Was ist Popmusik? Richtig. Populäre Musik. Sprich angesagte Musik, von der viel verkauft wird. Ergo ist Metallica eine Pop Band. Und AC/DC, Alter Bridge, Pantera, Slipknot und Ozzy? Alles Popbands. Wollte ich nur mal gesagt haben.

Fazit:
Natürlich ist das alles Rockmusik, aber Aerosmith haben ihren ganz eigenen Groove und Stil. Es rockt, es drückt, es swingt und groovt oder es ist einfach nur sehr schön. Im Songwriting und bei manchen Parts fühle ich mich oft an The Beatles, Stones, Led Zeppelin und eben Aerosmith erinnert aber das im sehr positivem Sinne und im druckvollem Soundgewand der Jetztzeit. Absolute Kaufempfelung.

Aber nicht soviel, sonst heißt es wieder die wären sooo Mainstream. Aber Ihr könnt ja auch alle illegal brennen. Aber das ist eine andere von vielen Geschichten.

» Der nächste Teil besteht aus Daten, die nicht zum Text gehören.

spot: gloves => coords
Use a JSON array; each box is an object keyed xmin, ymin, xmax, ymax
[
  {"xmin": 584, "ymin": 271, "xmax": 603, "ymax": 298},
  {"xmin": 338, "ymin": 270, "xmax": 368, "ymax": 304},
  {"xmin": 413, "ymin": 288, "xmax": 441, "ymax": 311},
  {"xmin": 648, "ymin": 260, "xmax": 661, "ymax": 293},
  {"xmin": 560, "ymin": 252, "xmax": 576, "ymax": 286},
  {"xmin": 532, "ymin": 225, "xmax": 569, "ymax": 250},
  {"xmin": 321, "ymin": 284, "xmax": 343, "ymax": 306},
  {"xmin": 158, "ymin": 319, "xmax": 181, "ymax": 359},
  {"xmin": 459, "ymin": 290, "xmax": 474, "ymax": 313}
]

Ich höre jetzt ersteinmal diese komerziell echt erfolgreiche Band aus Boston. Wo der Sänger so einen riesengroßen Mund hat, immer alle Frauen bekommt und immer Drogen nimmt.

In Wahrheit höre ich sie, weil Music From Another Dimension einfach ein sehr gutes Album ist.

Cheers
Kay W. Sly

Echt witzig: Da erbettelt man sich von Kay „Dajana Loves Paisley“ Sly einen persönlichen CD-Tipp, wartet fünf Wochen auf das Ergebnis und was schickt einem der Kerl? Eine Rezension zur Scheibe, die wir selbst im November empfohlen hatten. Was soll’s: Schließlich spricht das für unseren eigenen exzellenten Musikgeschmack.